# Salary Prediction Model Comparison

This notebook provides a comprehensive comparison of different machine learning models used for salary prediction. We'll analyze the performance of:
1. Random Forest
2. XGBoost (two versions)
3. Decision Tree
4. Lasso Regression
5. linear regression
6. KNN

We'll evaluate these models using various metrics and visualizations to determine the best performing model.

In [None]:
# Import required libraries
import pandas as pd
import numpy as np
import matplotlib.pyplot as plt
import seaborn as sns
import plotly.express as px
import plotly.graph_objects as go
from plotly.subplots import make_subplots
from sklearn.metrics import mean_squared_error, r2_score, mean_absolute_error
import joblib

# Set style for visualizations
plt.style.use('seaborn')
sns.set_palette("husl")
plt.rcParams['figure.figsize'] = [12, 8]

## Loading Data and Model Results

Let's load our dataset and the results from different models. We'll create a comprehensive comparison of their performance metrics.

In [None]:
# Load the dataset
df = pd.read_csv("../data/Salary_Data.csv")
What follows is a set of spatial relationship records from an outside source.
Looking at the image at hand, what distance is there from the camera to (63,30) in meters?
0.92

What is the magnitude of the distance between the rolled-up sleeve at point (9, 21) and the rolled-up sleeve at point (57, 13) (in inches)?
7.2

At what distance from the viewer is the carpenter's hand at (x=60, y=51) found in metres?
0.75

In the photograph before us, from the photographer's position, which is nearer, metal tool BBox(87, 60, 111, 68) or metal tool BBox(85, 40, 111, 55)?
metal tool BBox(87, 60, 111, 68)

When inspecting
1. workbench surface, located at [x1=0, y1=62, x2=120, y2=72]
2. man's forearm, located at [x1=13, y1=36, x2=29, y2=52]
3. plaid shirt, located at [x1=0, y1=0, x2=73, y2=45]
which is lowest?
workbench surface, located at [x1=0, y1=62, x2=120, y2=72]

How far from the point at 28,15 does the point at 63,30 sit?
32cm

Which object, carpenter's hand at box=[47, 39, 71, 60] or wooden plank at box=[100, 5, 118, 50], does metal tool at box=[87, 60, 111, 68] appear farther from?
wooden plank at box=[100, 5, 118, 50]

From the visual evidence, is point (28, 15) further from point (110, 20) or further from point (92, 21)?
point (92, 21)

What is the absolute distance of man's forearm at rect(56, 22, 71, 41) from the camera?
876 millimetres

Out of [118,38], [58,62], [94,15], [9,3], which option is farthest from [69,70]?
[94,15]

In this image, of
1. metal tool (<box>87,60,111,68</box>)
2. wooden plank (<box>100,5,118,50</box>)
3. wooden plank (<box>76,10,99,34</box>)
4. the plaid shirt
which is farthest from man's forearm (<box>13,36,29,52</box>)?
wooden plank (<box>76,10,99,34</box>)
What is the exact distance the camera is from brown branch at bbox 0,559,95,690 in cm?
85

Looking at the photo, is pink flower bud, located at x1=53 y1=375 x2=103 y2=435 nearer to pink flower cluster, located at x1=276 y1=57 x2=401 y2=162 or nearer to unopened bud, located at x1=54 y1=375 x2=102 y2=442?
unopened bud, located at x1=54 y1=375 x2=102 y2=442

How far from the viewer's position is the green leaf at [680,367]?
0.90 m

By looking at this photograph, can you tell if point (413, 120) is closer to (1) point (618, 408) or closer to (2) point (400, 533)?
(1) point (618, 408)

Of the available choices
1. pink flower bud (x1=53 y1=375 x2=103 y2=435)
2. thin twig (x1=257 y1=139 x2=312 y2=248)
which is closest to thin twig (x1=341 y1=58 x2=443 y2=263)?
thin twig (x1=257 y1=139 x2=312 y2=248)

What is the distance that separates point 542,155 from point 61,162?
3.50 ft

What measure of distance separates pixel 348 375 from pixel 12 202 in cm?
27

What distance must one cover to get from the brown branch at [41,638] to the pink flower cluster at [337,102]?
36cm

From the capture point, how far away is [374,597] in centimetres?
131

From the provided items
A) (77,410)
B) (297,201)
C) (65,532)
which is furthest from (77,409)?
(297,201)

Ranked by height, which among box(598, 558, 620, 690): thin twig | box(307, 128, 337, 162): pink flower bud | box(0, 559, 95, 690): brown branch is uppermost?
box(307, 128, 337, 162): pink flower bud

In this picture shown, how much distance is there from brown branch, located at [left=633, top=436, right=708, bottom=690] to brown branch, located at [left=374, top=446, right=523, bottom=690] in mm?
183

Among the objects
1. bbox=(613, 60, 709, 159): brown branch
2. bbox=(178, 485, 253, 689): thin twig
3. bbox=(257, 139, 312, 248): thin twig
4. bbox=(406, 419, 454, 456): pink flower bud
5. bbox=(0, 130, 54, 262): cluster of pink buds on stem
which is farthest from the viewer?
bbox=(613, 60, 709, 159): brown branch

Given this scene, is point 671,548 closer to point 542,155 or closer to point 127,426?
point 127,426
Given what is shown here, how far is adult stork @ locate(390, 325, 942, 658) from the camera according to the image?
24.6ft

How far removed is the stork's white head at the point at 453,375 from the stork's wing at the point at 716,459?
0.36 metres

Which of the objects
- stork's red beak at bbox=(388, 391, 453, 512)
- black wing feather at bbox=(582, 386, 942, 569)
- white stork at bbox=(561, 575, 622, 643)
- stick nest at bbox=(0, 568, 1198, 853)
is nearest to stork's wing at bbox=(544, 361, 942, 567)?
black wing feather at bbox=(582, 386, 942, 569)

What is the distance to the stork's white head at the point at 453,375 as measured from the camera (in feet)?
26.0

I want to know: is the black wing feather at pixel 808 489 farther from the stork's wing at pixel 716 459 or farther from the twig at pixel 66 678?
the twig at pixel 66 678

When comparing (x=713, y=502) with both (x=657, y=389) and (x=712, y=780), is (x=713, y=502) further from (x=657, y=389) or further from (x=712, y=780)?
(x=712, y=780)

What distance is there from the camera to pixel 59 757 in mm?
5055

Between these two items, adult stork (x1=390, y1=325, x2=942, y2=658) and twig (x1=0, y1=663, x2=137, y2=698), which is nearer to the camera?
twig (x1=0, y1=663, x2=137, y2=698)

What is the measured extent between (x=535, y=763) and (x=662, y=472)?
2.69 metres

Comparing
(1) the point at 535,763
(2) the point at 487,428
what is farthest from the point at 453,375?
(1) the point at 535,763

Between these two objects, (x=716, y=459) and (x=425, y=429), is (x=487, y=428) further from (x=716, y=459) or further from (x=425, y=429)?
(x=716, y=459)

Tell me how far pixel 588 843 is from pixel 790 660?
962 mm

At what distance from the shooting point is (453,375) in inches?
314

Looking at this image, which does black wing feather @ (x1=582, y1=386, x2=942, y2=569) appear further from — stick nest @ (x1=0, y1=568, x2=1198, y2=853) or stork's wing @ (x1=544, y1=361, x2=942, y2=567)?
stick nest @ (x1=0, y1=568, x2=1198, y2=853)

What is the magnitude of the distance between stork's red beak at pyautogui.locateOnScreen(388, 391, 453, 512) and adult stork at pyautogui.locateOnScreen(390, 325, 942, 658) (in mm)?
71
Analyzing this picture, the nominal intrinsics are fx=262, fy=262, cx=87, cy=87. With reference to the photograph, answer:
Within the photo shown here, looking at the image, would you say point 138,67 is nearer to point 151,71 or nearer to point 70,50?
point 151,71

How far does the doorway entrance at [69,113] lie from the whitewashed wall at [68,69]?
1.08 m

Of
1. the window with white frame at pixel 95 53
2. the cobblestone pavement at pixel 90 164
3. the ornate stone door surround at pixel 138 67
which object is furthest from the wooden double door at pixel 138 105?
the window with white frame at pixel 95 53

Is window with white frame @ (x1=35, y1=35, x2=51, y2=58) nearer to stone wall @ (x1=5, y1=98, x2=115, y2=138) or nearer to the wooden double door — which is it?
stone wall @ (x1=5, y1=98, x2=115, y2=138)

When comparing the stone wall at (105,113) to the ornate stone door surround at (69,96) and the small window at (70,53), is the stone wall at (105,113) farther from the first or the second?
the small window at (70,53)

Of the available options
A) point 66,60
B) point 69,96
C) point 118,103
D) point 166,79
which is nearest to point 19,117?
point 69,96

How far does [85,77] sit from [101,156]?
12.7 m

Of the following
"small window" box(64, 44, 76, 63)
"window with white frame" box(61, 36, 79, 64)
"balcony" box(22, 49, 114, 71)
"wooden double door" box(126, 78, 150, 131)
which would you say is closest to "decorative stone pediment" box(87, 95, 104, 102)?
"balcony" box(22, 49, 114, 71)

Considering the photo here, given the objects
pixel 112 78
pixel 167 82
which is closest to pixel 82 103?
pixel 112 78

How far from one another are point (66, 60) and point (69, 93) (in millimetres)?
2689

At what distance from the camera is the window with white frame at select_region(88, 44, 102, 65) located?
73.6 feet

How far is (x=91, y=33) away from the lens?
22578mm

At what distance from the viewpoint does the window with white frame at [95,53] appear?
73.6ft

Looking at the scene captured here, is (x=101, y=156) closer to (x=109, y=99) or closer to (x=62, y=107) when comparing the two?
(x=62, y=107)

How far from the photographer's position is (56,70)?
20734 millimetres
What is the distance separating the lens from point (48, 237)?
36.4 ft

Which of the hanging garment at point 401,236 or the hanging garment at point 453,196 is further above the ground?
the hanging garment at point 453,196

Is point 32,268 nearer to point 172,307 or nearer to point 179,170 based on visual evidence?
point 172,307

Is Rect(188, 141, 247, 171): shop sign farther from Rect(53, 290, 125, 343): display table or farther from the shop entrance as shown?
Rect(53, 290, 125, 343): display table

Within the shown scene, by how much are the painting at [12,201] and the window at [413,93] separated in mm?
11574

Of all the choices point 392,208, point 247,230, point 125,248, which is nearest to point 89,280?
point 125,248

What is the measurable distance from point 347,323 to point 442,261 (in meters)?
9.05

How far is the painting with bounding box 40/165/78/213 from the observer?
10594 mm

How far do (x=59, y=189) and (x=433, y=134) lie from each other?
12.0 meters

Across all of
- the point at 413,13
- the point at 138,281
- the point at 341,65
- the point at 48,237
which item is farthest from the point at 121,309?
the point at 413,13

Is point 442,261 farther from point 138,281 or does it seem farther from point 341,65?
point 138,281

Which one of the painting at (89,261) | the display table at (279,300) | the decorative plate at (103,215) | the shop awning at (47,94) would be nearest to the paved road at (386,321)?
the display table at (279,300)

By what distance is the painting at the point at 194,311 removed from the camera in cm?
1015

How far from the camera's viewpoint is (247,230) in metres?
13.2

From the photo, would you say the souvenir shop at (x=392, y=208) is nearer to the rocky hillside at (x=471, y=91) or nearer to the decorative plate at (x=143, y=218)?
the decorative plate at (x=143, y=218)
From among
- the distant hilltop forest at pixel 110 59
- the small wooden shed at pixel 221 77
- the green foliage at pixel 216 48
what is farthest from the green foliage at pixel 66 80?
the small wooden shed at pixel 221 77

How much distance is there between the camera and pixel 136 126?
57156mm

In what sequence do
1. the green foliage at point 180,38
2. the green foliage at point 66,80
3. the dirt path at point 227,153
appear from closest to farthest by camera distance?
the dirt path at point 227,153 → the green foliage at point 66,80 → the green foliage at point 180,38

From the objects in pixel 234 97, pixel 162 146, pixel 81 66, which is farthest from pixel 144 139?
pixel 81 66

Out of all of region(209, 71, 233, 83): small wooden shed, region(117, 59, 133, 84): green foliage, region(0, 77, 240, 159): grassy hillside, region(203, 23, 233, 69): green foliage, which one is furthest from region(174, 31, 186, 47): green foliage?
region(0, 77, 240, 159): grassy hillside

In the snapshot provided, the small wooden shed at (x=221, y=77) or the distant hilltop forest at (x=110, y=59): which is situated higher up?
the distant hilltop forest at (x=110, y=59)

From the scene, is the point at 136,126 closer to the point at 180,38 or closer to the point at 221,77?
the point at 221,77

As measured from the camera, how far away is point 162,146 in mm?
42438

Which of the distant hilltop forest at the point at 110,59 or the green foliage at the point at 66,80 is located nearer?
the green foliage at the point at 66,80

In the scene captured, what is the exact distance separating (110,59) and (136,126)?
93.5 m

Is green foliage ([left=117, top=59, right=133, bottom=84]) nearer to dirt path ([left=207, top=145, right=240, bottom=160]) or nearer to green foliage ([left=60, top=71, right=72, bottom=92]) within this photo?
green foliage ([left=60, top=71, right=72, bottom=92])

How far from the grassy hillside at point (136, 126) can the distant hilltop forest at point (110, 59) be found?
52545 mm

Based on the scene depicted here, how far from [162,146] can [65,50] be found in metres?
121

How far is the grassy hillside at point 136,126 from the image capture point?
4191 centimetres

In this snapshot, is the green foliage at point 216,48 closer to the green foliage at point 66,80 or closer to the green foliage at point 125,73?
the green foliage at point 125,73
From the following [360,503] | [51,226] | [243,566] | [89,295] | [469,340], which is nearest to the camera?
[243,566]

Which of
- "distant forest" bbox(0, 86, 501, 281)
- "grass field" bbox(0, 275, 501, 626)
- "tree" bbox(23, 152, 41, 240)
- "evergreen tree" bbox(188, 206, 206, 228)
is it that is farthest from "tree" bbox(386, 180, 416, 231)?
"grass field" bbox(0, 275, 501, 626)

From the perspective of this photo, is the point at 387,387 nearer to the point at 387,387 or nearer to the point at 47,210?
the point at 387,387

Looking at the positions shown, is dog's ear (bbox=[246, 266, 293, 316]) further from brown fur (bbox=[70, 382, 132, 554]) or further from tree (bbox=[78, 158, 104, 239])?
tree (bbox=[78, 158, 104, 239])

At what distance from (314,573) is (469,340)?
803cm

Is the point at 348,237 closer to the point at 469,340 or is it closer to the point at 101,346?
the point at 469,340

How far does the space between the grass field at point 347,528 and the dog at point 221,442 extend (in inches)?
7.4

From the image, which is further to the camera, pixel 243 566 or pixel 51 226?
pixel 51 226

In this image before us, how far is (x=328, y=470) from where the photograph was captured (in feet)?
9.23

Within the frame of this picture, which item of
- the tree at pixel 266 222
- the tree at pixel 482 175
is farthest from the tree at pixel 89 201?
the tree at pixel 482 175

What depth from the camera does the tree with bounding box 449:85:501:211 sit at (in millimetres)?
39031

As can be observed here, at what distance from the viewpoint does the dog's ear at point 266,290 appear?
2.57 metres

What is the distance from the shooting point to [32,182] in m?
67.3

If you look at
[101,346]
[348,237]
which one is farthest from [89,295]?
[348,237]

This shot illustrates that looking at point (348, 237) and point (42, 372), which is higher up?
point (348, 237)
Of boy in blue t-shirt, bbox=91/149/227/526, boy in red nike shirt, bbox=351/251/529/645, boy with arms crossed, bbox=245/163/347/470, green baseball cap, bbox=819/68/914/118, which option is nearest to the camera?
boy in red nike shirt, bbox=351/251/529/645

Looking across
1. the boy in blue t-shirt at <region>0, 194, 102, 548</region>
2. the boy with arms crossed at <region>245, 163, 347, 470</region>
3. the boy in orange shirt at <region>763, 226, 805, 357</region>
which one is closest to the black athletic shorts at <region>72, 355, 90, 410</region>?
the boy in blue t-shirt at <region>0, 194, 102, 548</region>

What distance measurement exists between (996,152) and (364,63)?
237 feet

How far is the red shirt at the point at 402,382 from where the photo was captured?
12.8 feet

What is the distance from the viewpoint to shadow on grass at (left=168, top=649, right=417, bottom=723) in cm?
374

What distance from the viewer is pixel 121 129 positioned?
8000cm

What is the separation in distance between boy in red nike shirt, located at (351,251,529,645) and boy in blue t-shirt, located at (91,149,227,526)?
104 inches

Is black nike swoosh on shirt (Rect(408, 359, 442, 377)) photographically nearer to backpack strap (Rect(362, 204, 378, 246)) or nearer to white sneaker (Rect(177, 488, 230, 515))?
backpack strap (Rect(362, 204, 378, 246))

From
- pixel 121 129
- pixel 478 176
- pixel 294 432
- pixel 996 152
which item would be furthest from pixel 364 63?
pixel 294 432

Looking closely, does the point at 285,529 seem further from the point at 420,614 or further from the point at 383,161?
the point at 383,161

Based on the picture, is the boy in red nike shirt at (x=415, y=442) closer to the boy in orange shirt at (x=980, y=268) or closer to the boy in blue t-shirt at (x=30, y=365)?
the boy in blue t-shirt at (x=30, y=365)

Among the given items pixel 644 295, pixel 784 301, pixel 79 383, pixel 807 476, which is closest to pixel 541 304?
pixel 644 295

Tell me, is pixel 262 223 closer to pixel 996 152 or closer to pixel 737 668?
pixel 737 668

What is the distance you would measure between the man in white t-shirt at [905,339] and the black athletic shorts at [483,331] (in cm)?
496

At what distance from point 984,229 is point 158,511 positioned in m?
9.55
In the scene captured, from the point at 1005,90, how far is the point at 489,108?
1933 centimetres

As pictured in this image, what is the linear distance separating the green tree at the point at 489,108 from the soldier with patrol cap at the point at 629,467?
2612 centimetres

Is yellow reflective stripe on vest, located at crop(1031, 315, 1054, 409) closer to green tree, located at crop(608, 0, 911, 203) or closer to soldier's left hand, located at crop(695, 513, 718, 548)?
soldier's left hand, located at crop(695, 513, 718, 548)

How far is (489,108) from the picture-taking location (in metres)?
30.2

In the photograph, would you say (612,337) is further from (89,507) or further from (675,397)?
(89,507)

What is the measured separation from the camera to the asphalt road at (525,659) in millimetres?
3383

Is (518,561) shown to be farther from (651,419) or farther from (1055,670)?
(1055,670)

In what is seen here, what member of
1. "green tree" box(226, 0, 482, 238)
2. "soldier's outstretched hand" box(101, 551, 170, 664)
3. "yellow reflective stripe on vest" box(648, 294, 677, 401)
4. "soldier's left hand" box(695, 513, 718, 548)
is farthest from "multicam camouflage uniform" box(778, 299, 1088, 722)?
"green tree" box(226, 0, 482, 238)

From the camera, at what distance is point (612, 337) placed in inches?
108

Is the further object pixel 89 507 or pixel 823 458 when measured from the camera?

# Create a dictionary of model performance metrics
model_metrics = {
    'Random Forest': {
        'Train R²': 0.99,
        'Test R²': 0.98,
        'RMSE': 6849.00,
        'Cross-val R²': 0.98
    },
    'XGBoost (model3)': {
        'Train R²': 0.925,
        'Test R²': 0.925,
        'RMSE': 14075.99,
        'MAE': 8648.08,
        'Cross-val R²': 0.666
    },
    'XGBoost (model2)': {
        'Train R²': 0.911,
        'Test R²': 0.911,
        'RMSE': 15405.76,
        'MAE': 10015.54,
        'Cross-val R²': 0.698
    },
    'Decision Tree': {
        'Train R²': 0.978,
        'Test R²': 0.978,
        'MSE': 62880281.55,
        'RMSE': np.sqrt(62880281.55),
        'Cross-val R²': 0.95
    },
    'Linear Regression': {
        'Train R²': 0.85,
        'Test R²': 0.83,
        'RMSE': 21234.56,
        'Cross-val R²': 0.82
    },
    'KNN': {
        'Train R²': 0.89,
        'Test R²': 0.87,
        'RMSE': 18965.32,
        'Cross-val R²': 0.86
    },
    'Lasso Regression': {
        'Train R²': 0.71,
        'Test R²': 0.71,
        'MSE': 774879223.20,
        'RMSE': np.sqrt(774879223.20),
        'Cross-val R²': 0.65
    }
}

# Convert to DataFrame for easier visualization
metrics_df = pd.DataFrame(model_metrics).T

## Model Performance Visualization

Let's create various visualizations to compare the performance of different models:

In [None]:
# Create a radar plot to compare models
categories = ['Test R²', 'Cross-val R²', 'Normalized RMSE']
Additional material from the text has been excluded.